- What this task involves -
Below are some records. Repeat exactly the lines from the one containing "kingdom: Animalia" through the final line.
(Data for this exercise begins)
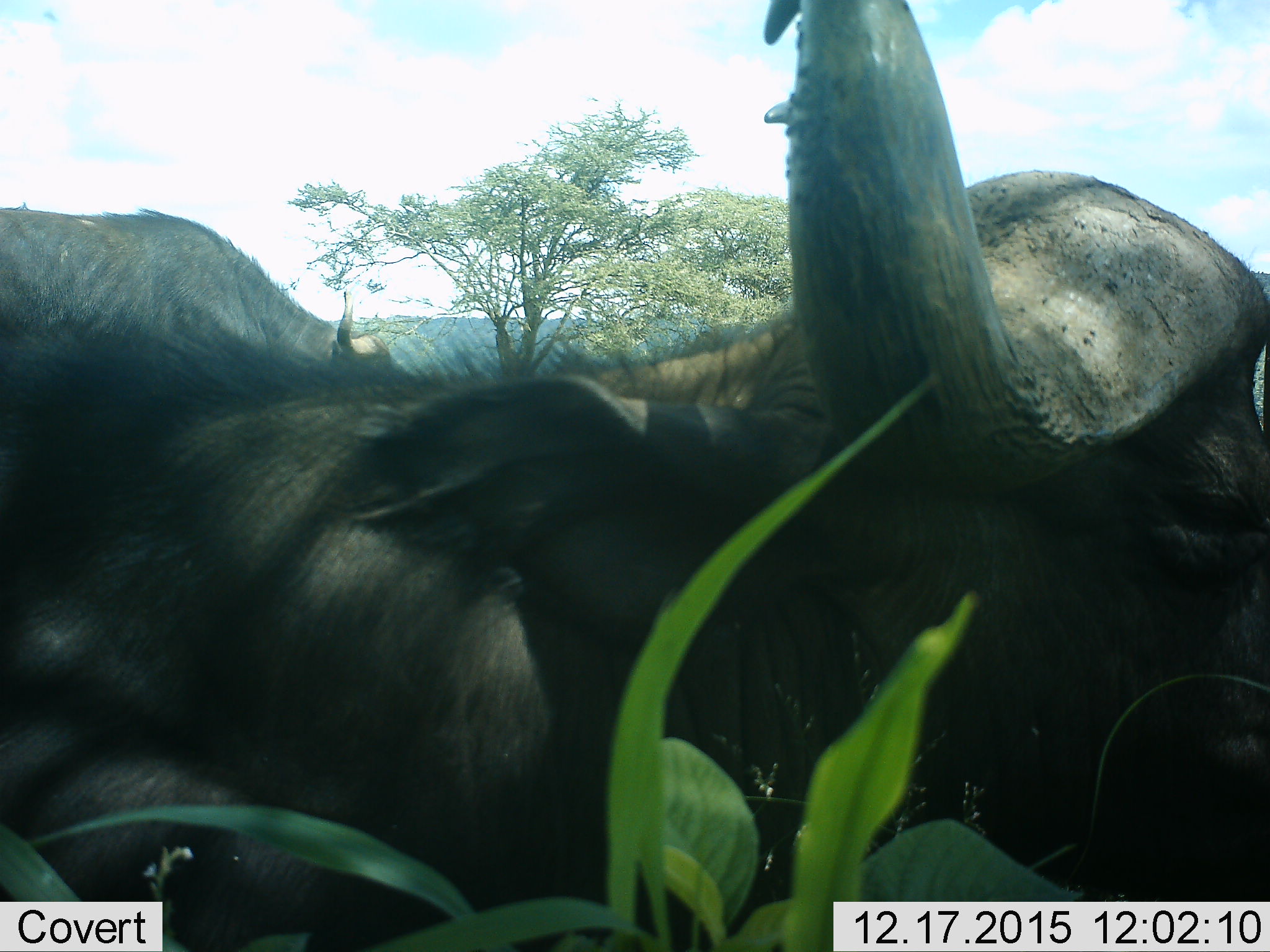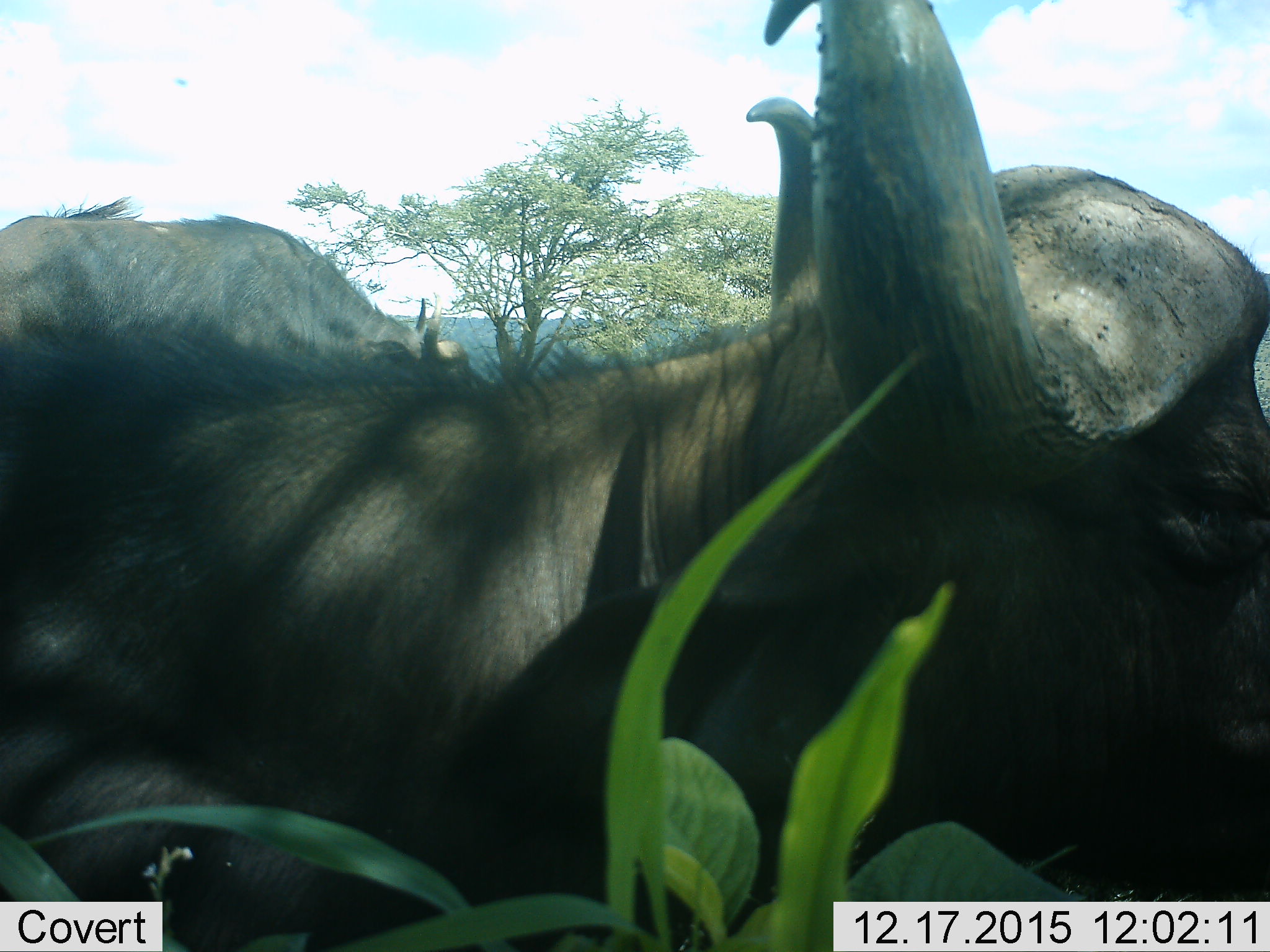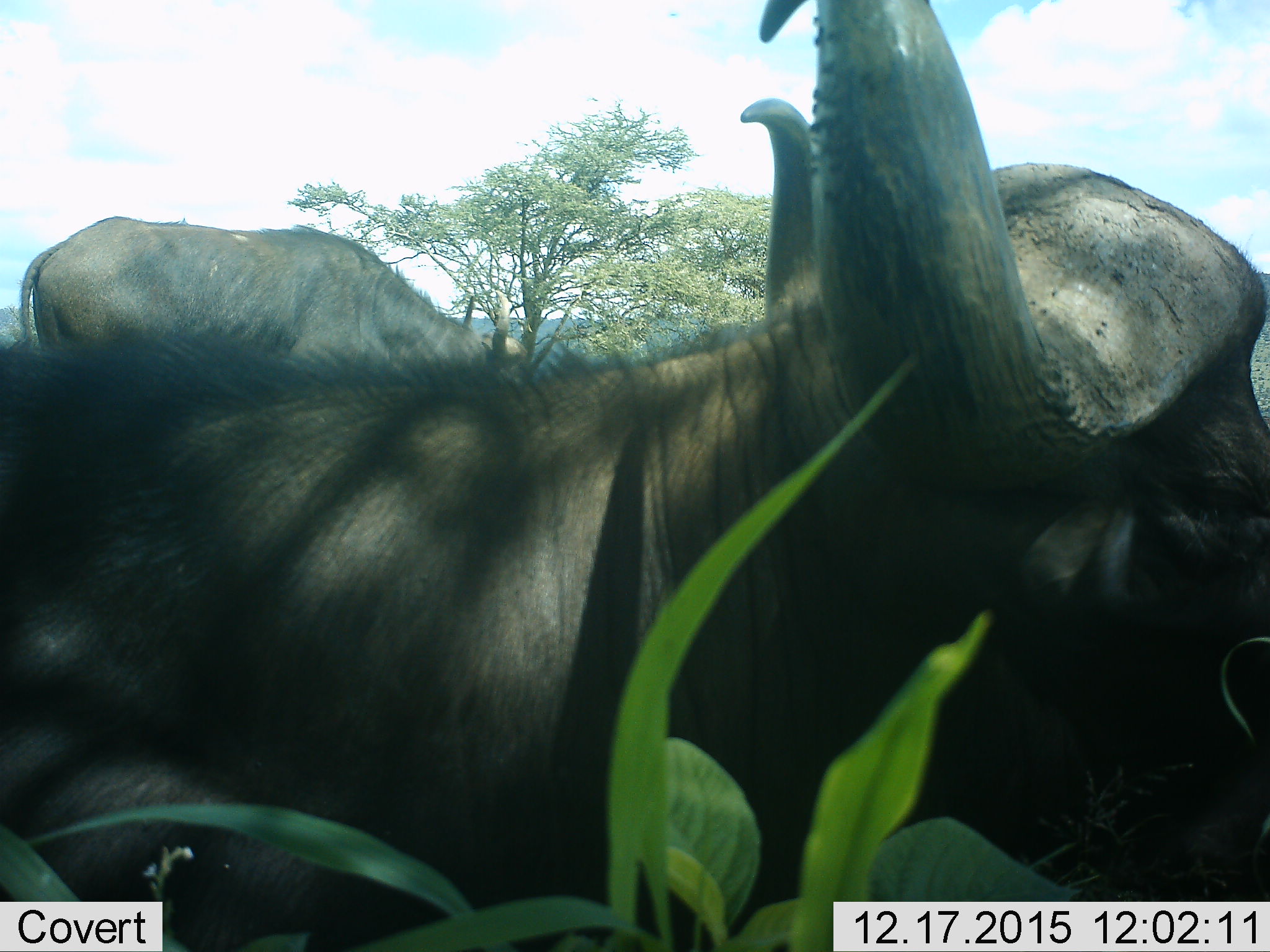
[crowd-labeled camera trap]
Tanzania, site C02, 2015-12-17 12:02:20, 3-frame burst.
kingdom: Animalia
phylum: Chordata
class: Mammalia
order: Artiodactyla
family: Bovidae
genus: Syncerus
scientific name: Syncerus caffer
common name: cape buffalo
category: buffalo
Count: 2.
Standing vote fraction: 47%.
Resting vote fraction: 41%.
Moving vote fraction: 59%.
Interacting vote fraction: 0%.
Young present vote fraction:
(Data for this exercise ends)
- Exercise answer -
kingdom: Animalia
phylum: Chordata
class: Mammalia
order: Artiodactyla
family: Bovidae
genus: Syncerus
scientific name: Syncerus caffer
common name: cape buffalo
category: buffalo
Count: 2.
Standing vote fraction: 47%.
Resting vote fraction: 41%.
Moving vote fraction: 59%.
Interacting vote fraction: 0%.
Young present vote fraction:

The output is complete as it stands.